I will not be going in any particular order but simply writing about whichever driver I feel like writing about on a given day; I will primarily be focusing on retired drivers but I’m going to wait a bit to write about drivers from rally racing because I still need to do more research there, although rally drivers will obviously be well-represnted on my list. I will be primarily focused on my paid posts for the time being, but I will try and make a free post every week or so as well.
For my founding members, I will be providing two major additional perks. When my book is released, I will provide all founding members a free signed copy as I did with my previous book on the history of competitive typing when I ran a Patreon for that book. Additionally, I have a massive master file including any driver who accomplished pretty much anything at a major league or top-tier minor league level in motorsports history and it is about 90% complete in my estimation. It is over 3.5 MB and includes over 21,000 drivers with a year-by-year list of their accomplishments. The file isn’t quite complete yet but I intend to finish it over the next few months and when I do so, I will send a copy to all founding members.
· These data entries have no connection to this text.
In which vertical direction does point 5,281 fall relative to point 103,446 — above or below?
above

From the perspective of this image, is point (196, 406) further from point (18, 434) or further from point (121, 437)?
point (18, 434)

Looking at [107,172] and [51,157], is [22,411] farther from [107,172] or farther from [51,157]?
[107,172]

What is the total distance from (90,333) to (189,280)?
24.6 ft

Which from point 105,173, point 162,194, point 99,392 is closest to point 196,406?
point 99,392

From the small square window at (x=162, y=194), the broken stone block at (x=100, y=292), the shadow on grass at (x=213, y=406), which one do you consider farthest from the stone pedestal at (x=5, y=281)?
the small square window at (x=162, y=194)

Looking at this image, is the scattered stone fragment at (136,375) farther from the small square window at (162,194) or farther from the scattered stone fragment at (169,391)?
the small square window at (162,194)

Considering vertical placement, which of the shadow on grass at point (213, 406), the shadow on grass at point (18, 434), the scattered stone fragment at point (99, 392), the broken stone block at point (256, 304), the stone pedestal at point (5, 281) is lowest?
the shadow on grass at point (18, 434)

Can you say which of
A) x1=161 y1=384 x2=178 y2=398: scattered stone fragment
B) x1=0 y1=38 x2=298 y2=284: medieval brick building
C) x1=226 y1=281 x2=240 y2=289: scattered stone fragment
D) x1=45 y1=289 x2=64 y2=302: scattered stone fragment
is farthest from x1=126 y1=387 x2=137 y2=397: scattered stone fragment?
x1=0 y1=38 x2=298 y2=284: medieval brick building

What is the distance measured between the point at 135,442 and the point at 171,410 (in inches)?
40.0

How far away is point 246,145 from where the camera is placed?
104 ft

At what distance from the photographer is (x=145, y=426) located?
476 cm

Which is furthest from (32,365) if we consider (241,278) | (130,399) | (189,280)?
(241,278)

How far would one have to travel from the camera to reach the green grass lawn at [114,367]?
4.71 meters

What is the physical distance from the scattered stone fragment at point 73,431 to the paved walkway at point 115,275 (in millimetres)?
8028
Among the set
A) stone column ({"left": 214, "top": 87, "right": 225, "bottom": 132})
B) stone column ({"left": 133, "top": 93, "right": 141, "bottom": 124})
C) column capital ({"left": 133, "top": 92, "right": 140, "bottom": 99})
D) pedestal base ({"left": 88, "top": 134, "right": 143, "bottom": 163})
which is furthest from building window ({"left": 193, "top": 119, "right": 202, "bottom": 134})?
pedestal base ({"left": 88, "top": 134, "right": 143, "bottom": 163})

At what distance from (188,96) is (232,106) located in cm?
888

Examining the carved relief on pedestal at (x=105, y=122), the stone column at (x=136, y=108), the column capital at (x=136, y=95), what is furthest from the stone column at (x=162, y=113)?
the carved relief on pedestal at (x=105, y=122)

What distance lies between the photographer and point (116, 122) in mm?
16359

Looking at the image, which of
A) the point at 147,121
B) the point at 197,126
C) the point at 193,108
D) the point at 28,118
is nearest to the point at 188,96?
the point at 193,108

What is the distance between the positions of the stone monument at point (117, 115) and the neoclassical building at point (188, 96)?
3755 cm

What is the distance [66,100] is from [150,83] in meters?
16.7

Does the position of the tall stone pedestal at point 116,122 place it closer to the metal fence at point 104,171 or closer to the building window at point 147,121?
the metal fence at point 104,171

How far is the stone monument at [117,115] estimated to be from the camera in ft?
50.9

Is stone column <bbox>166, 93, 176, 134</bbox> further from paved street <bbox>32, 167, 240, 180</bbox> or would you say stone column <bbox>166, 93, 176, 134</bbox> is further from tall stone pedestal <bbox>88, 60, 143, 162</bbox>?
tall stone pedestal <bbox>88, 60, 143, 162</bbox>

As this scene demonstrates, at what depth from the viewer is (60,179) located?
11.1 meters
Simultaneously with my racing research, I was the most successful competitive typist of the 2010s, when I became the only typist in history to hold the all-time records on 10FastFingers, TypeRacer, and Nitro Type (then the three most famous competitive typing sites) simultaneously. I won a total of twenty typing championships from 2010 to 2022, most famously the Ultimate Typing Championship at the 2010 SXSW Interactive Conference. I also won the international Intersteno Internet Contest for fastest typing speed in one’s mother tongue language a record eight times, and I won the multilingual championship for fastest typing across an array of many languages three times; in 2011, I became the only typist in history to win both these contests in the same year. In 2021, I published my first book, Nerds per Minute: A History of Competitive Typing, which served as simultaneously a history of typing from the invention of the mechanical typewriter to the modern Internet age, a memoir of my experiences in the typing scene, and an instructional guide discussing my own typing strategies. I have been featured in or referenced by The New York Times, The New Yorker, FiveThirtyEight, the BBC, and Slate.
I maintain a YouTube channel with 6,000 subscribers and run periodic videos on a variety of topics, usually relating to typing although I have recently branched out by launching a personal series called The Maladroit Millennial. Despite my niche presence, I haven’t posted much of anything in the past couple of years, but I may do so again to help promote this Substack, which I intend to be my bigger focus. It’s possible that if I primarily attract interest from competitive typists (which is not unlikely), I may begin throwing in either posts on the history of typing and/or more personal posts at a certain point, but for the time being, auto racing analysis will be the focus.